What We Can Learn from the Latest Political Sex Scandal
June 26, 2009You don’t have to be an oracle to figure that when a Governor disappears for a week, something is rotten in the state of Denmark. Car keys disappear. Loose change disappear. Even dogs may disappear. But people usually don’t. When they do it’s probably not a good sign. And when high ranking officials disappear, and no one seems to be too concerned, that’s a doubly bad sign.
So it didn’t come as a shock to me when I heard that Mark Sanford, the Republican Governor of South Carolina, confessed to an extramarital affair on Wednesday. From what I can tell, he has real regret. Only time will tell if the regret translates in fruit-bearing repentance. The statement from his wife was honest and impressive, couched in several biblical references and allusions. She sounds serious about trying to forgive her husband and repair their torn marriage. We should pray for them.

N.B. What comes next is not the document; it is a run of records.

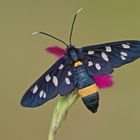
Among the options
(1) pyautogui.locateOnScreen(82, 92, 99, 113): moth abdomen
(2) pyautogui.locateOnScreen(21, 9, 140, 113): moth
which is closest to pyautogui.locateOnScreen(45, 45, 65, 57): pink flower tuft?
(2) pyautogui.locateOnScreen(21, 9, 140, 113): moth

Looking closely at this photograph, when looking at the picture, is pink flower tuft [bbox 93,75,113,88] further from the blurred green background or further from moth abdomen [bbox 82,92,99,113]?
the blurred green background

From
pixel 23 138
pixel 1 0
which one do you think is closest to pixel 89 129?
pixel 23 138

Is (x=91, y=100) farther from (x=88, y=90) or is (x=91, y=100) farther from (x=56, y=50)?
(x=56, y=50)

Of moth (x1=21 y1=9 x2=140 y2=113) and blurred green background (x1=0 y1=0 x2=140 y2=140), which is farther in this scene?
blurred green background (x1=0 y1=0 x2=140 y2=140)

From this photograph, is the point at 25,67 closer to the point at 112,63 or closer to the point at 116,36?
the point at 116,36

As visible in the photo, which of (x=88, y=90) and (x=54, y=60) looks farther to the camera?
(x=54, y=60)

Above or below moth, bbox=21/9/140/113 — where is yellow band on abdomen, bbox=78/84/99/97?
below

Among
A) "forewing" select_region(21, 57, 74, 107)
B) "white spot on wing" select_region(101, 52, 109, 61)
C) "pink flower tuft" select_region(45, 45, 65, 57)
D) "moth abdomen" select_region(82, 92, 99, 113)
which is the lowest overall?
"moth abdomen" select_region(82, 92, 99, 113)

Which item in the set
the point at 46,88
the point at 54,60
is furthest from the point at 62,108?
the point at 54,60
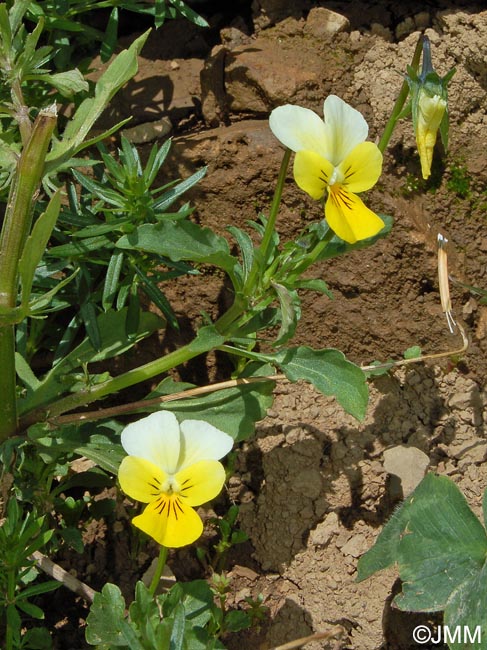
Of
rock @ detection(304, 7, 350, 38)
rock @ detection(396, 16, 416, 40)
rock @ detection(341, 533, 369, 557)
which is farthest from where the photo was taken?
rock @ detection(396, 16, 416, 40)

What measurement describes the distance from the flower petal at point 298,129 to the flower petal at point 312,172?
0.04m

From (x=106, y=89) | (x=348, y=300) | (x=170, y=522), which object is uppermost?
(x=106, y=89)

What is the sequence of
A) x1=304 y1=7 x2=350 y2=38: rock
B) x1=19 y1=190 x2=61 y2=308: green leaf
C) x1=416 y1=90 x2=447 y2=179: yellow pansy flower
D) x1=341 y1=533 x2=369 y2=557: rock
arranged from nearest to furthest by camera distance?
x1=19 y1=190 x2=61 y2=308: green leaf < x1=416 y1=90 x2=447 y2=179: yellow pansy flower < x1=341 y1=533 x2=369 y2=557: rock < x1=304 y1=7 x2=350 y2=38: rock

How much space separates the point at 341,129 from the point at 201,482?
3.12 ft

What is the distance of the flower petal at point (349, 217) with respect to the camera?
207cm

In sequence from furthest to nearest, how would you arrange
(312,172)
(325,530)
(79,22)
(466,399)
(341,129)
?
(79,22)
(466,399)
(325,530)
(341,129)
(312,172)

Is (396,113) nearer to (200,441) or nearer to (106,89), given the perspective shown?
(106,89)

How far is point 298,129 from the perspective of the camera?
2127mm

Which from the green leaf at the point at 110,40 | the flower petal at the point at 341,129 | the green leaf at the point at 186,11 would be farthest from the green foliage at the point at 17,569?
the green leaf at the point at 186,11

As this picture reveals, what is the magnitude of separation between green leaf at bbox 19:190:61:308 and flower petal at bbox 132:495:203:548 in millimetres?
599

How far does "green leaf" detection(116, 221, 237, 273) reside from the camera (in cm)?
232

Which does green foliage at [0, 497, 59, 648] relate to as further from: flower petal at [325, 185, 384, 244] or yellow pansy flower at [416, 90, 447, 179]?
yellow pansy flower at [416, 90, 447, 179]

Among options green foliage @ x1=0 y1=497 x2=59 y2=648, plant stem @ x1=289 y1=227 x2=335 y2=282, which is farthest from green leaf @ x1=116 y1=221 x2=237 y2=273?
green foliage @ x1=0 y1=497 x2=59 y2=648

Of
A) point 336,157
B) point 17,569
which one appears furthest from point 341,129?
point 17,569
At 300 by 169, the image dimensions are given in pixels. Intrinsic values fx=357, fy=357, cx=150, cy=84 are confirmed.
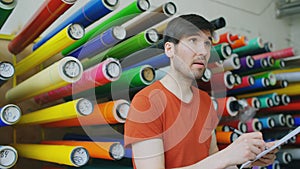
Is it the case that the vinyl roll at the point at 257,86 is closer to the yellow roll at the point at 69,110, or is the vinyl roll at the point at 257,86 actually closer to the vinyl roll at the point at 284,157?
the vinyl roll at the point at 284,157

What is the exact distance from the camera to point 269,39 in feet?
7.43

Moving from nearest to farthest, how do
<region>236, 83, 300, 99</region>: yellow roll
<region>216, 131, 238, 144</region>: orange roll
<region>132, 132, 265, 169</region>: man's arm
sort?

But what can we learn about this latest in a long line of political sex scandals? Here are a few thoughts:
1. The best of men are men at best. I don’t know if politicians are always (or often) the best of men, but they certainly are among the most powerful. We look to them for leadership. We want them to voice our ideas and ideals. We want them to be strong, yet humble, personal, yet unaffected by the common stuff of life. We expect a lot from our leaders. They rarely deliver. They often fail miserably. Both parties have had their share of sex scandals in recent years. Neither one has a monopoly on holiness. I don’t think many of our politicians have even passed GO. And I’m sure there is plenty of infidelity we don’t even hear about, not to mention the back room deals, lies, slander, pride, and greed that take place all the time. Some trust in presidents and some in governors, but we trust in the name of the Lord our God.
2. None of us is immune to sin. I was talking with another pastor a couple weeks ago when he told me the story of his wife’s affair. She was the last person anyone ever expected to commit adultery. Because of her sin, he resigned from the church he was then serving. Today their marriage is strong and they often share their story, a sad but remarkable story of sin, repentance, forgiveness, and reconciliation.
One of the lessons they learned is that anyone–I mean anyone–is capable of adultery. The person who thinks they are immune for the temptation, should read up on Romans 7. The flesh will sell us out in a heartbeat. Why do powerful politicians and pastors and pastor’s wives throw everything away for a few minutes of pleasure? Why did Esau sell his birthright for a mess of pottage? Because we are sinners, worse than we think, more capable of wickedness and stupidity than we imagine. You can have all the hedges of protection in the world, but without the gospel and the transforming power of Christ that comes through the word of God and prayer, we still have the same heart. “Lead me not in temptation, but deliver me from evil”–pray it every day. We all have the ability to be moral morons.
3. Sin can be forgiven and sin has consequences. An affair may mean the end of Mark Sanford’s term as Governor. It should not mean the end of his life. We hope it will not mean the end of his marriage. Jesus’ blood is stronger than sexual immorality. The Lord can lead him to repentance and lead his wife to forgiveness. The Lord can use this to strengthen their family, not destroy it. Mark Sanford need not always be “that guy who cheated on his wife.” By God’s grace, he could be remembered as a man after God’s own heart.
But sin has consequences. David’s family was screwed up after the King’s rendezvous with the woman on the roof. The Sanford’s family is going to be a little screwy too, at least for awhile. The Governor’s political career may be over too. (If he really wants to do what is best for the GOP, his state, and his family, he should resign.) God cannot be mocked. We reap what we sow.
4. The law of God is written on their hearts. It amazes me that every time we have one of these sex scandals it makes front page news for several days, if not weeks. On one level this is not surprising. Sex sells. People like to hear about other people’s problems. Politicians love to score points off of other people’s problems. So of course we are going to hear about sex scandals.
But we don’t just hear about them, we hear moral outrage about them. I bet you could find nary a person in South Carolina who doesn’t think what their Governor did was wrong. Not just wrong for him mind you, but flat out wrong. Husbands shouldn’t cheat on their wives with Argentinian women: people across the political spectrum agree on that much.
Maybe it’s the whole speck and plank thing, but Americans have no problem believing in moral standards for their politicians. No matter what the courts say or how people get confused at the polls, people don’t really think marriage can be whatever you want it to be. One man and one woman plus another woman from Argentina is not a marriage. It is a violation of marriage. People still think some sex can be sin. They still think marriage matters. They still believe breaking a vow is a big deal. People in this country still have a moral conscience. It’s a shame they only listen to it when governors disappear to South America.